Hintergrund für dieses Kompetenzgerangel ist die Tatsache, dass es auf Regierungsseite keine Stelle gibt, die ebenfalls die netzpolitischen Themen bündeln könnte. In der Regel steht jedem Bundesministerium ein Fachausschuss des Bundestages gegenüber. Für den neuen Internetausschuss trifft dies jedoch nicht zu, da die Netzpolitik in der neuen Regierung weiterhin in mehreren Ministerien behandelt wird. Zwar ist das Verkehrsministerium unter Alexander Dobrindt (CSU) in Zukunft auch für die digitale Infrastruktur zuständig, doch werden Datenschutz, IT-Wirtschaft und IT-Sicherheit weiterhin in den Ministerien für Inneres, Justiz und Wirtschaft behandelt.
Bär spricht von Internetminister Dobrindt
Der Grünen-Netzpolitiker Konstantin von Notz kritisierte die große Koalition für diese Entscheidung scharf. "Hier werden auch in Zukunft zahlreiche Ministerien um Zuständigkeiten ringen", schrieb Notz.
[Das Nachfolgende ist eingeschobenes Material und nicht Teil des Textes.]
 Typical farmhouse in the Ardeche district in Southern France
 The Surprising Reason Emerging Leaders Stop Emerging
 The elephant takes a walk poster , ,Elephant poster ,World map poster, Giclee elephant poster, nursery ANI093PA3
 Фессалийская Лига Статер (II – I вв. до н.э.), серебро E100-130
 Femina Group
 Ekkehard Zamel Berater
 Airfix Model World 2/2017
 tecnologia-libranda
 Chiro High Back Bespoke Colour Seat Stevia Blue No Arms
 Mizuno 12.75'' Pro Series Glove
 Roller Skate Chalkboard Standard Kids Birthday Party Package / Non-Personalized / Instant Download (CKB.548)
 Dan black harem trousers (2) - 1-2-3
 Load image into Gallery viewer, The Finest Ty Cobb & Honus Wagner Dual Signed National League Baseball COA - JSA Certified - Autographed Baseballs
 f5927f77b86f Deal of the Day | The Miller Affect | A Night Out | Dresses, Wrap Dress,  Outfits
Den Geburtsfehler des Ausschusses, die fehlende Koordinierung auf Regierungsseite, werde man nun aller Voraussicht nach nicht mehr ohne Weiteres beheben können. Netzpolitisch habe die große Koalition mit dem neuen Ausschuss "gleich einen grandiosen Fehlstart hingelegt". Das neue "netzpolitische Dickschiff" der großen Koalition sei "Leck geschlagen und wurde gleich mal wieder in den Trockendock geschleppt".
Die CSU hält aber an der Auffassung fest, wonach Dobrindt der neue Internetminister ist. Dessen Parlamentarische Staatssekretärin Dorothee Bär sagte zu dem neuen Ausschuss auf Anfrage: "Internet ist eine Querschnittssaufgabe. Wir werden das Thema in den nächsten Jahren voranbringen - vor allem auch mit unserem Internetminister, Alexander Dobrindt."
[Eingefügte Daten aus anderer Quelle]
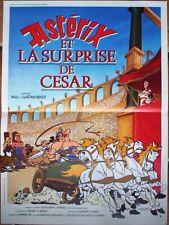Affiche ASTERIX la surprise de Cesar (Uderzo) 53x39 cm*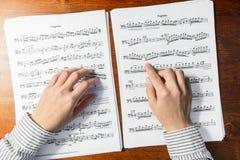Tocar música à primeira vista Fotografia de Stock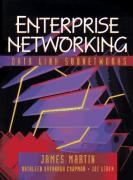 Cover of Enterprise Networking: Datalink Subnetworks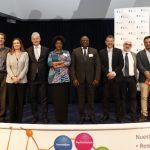 GSK Jornada malaria DDW 2019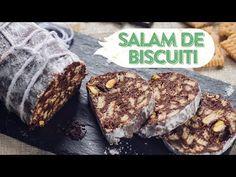 Salam de biscuiti - YouTube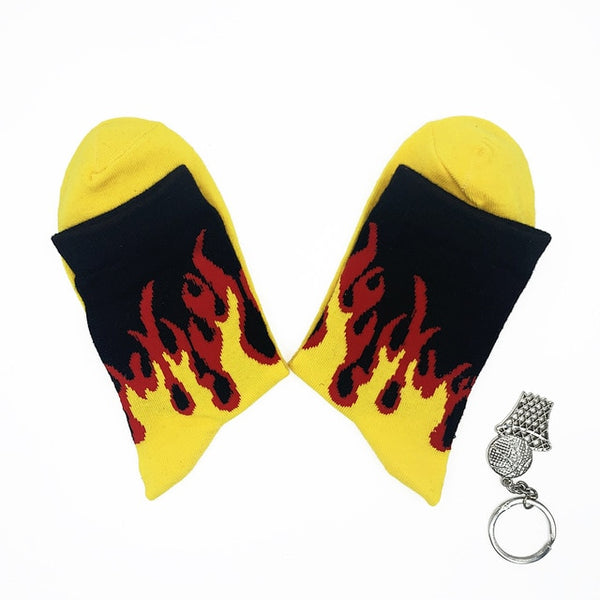Fire Flame Blaze Socks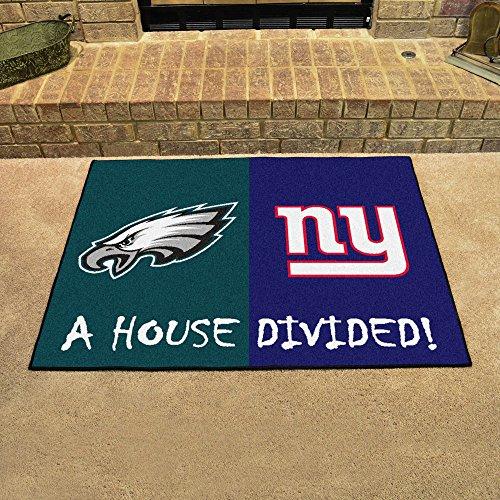 Fanmats Philadelphia Eagles-NY Giants House Divided Rugs 34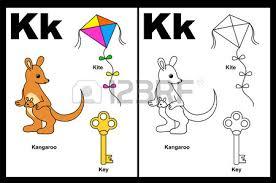 kids alphabet coloring book outlined clip arts color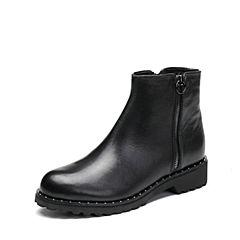 Joy&Peace/真美诗2017冬季专柜同款黑色(毛里)牛皮女皮靴子方跟短靴ZNX59DD7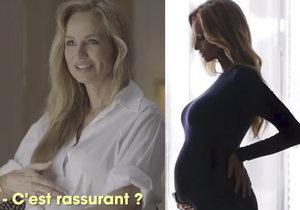 Adriana Sklenaříková své první dítě porodí každým dnem. V září oslaví 47. narozeniny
Voßhoff zur Nachfolgerin Schaars gewählt
Sehr kritisch sieht die Opposition auch die Wahl der neuen Datenschutzbeauftragten Andrea Voßhoff. Die brandenburgische CDU-Politikerin erhielt am Donnerstag nach Angaben des Bundestags 403 Ja-Stimmen von 587 abgegebenen Stimmen. 151 Abgeordnete stimmten gegen die Wahl, 31 enthielten sich. Damit erhielt Voßhoff etliche Nein-Stimmen von Abgeordneten der großen Koalition. Vor der Wahl hatte die Linksfraktion laut Medienberichten versucht, das Thema von der Tagesordnung zu nehmen. Dies wurde jedoch mit den Stimmen von Union, SPD und Grünen zurückgewiesen. Deutschland brauche dringend einen Datenschutzbeauftragten - "und zwar sofort", sagte Grünen-Fraktionsgeschäftsführerin Britta Haßelmann zur Ablehnung des Linke-Vorschlages. Dennoch sei die Kandidatin "aus fachlichen Gründen" für das Amt nicht geeignet, twitterte der Grünen-Politiker Notz.
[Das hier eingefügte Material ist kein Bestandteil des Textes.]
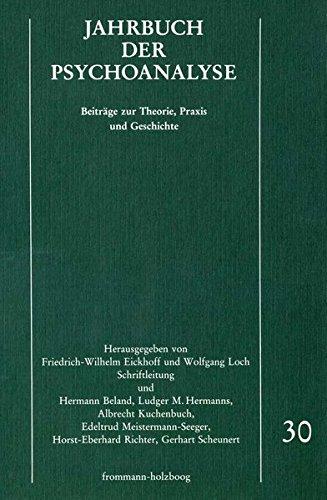Jahrbuch der Psychoanalyse. Bd 30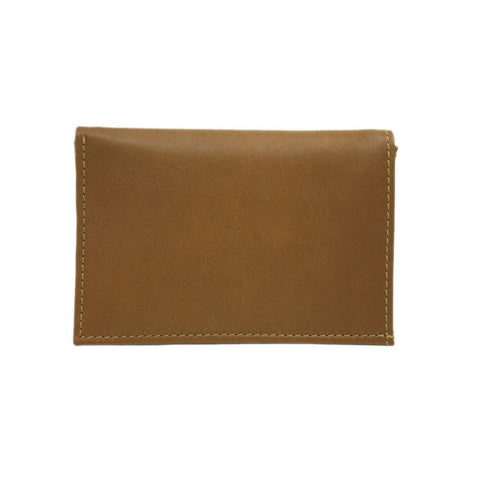 Piel Large TriFold Wallet Assorted Colors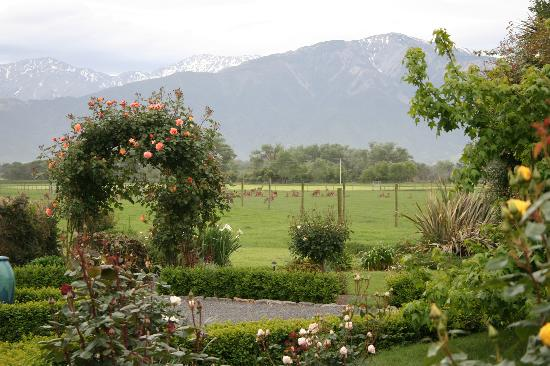 Fyffe Country Lodge: Gardens and view of mountains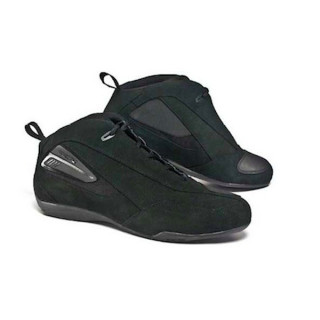 TCX X-ZERO SHOES - BLACK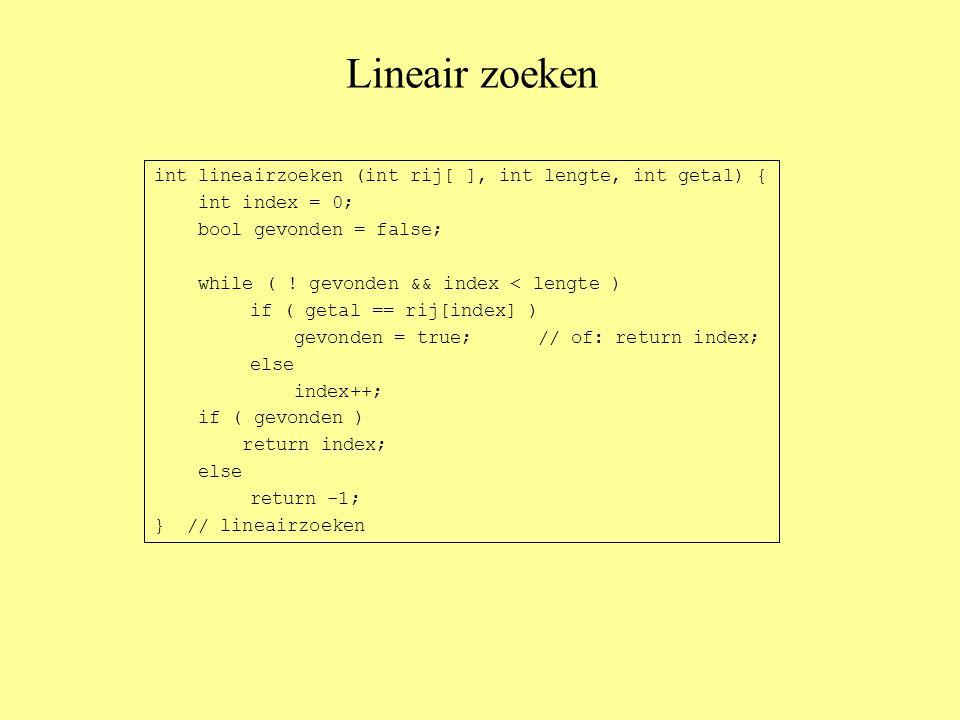 Lineair zoeken int lineairzoeken (int rij[ ], int lengte, int getal) { int index = 0; bool gevonden = false; while ( .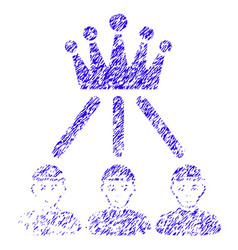 hierarchy men icon grunge watermark vector image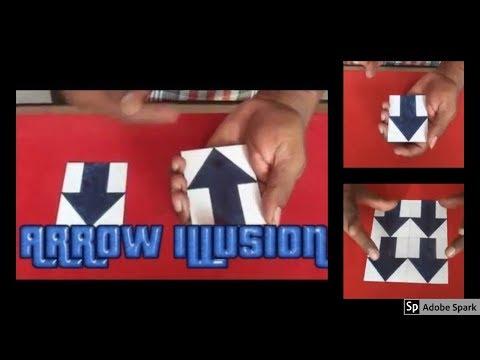 MAGIC TRICKS VIDEOS IN TAMIL #467 I ARROW ILLUSION @Magic Vijay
Die Nachfolgerin von Peter Schaar, der nach zehn Jahren Amtszeit nicht wiedergewählt werden konnte, hatte sich in der Vergangenheit mehrfach für die Vorratsdatenspeicherung ausgesprochen und auch Netzsperren befürwortet. Der SPD-Politiker Reichenbach kommentierte die Wahl Voßhoffs mit den Worten: "Ich empfinde diese Entscheidung auch als problematisch. Aber man kann nicht alles haben :-("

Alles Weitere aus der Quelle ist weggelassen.